**Exercise set**
1/ Copy the passage from the gradient checking excerpt, starting at "Computing the logistic" and ending at "(for debugging only)".
2/ Answer these questions about the neural network backpropagation excerpt:
(a) What is the first heading listed at the top?
(b) What name and type does the docstring give for the value the function returns?
(c) Inside the nested loop, what value is placed into epsilon_ary1[i, j]?
3/ Continue the gradient checking code for the neural network from the point where the excerpt ends.

Computing the logistic cost function

Training neural networks via backpropagation

-- Developing your intuition for backpropagation

-- Debugging neural networks with gradient checking

def _gradient_checking(self, X, y_enc, w1,
                       w2, epsilon, grad1, grad2):
    """ Apply gradient checking (for debugging only)

    Returns
    ---------
    relative_error : float
      Relative error between the numerically
      approximated gradients and the backpropagated gradients.

    """
    num_grad1 = np.zeros(np.shape(w1))
    epsilon_ary1 = np.zeros(np.shape(w1))
    for i in range(w1.shape[0]):
        for j in range(w1.shape[1]):
            epsilon_ary1[i, j] = epsilon
            a1, z2, a2, z3, a3 = self._feedforward(
                                           X,
                                           w1 - epsilon_ary1,
                                           w2)

**Dataset excerpt**
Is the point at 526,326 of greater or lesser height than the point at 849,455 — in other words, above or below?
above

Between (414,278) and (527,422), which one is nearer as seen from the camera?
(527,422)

**Expected results**
1/
Computing the logistic cost function

Training neural networks via backpropagation

-- Developing your intuition for backpropagation

-- Debugging neural networks with gradient checking

def _gradient_checking(self, X, y_enc, w1,
                       w2, epsilon, grad1, grad2):
    """ Apply gradient checking (for debugging only)

2/
(a) Computing the logistic cost function
(b) relative_error, a float
(c) epsilon

3/
            cost1 = self._get_cost(y_enc,
                                   a3,
                                   w1-epsilon_ary1,
                                   w2)
            a1, z2, a2, z3, a3 = self._feedforward(
                                         X,
                                         w1 + epsilon_ary1,
                                         w2)
            cost2 = self._get_cost(y_enc,
                                   a3,
                                   w1 + epsilon_ary1,
                                   w2)
            num_grad1[i, j] = (cost2 - cost1) / (2 * epsilon)
            epsilon_ary1[i, j] = 0

    num_grad2 = np.zeros(np.shape(w2))
    epsilon_ary2 = np.zeros(np.shape(w2))
    for i in range(w2.shape[0]):
        for j in range(w2.shape[1]):
            epsilon_ary2[i, j] = epsilon
            a1, z2, a2, z3, a3 = self._feedforward(
                                            X,
                                            w1,
                                            w2 - epsilon_ary2)
            cost1 = self._get_cost(y_enc,
                                   a3,
                                   w1,
                                   w2 - epsilon_ary2)
            a1, z2, a2, z3, a3 = self._feedforward(
                                          X,
                                          w1,
                                          w2 + epsilon_ary2)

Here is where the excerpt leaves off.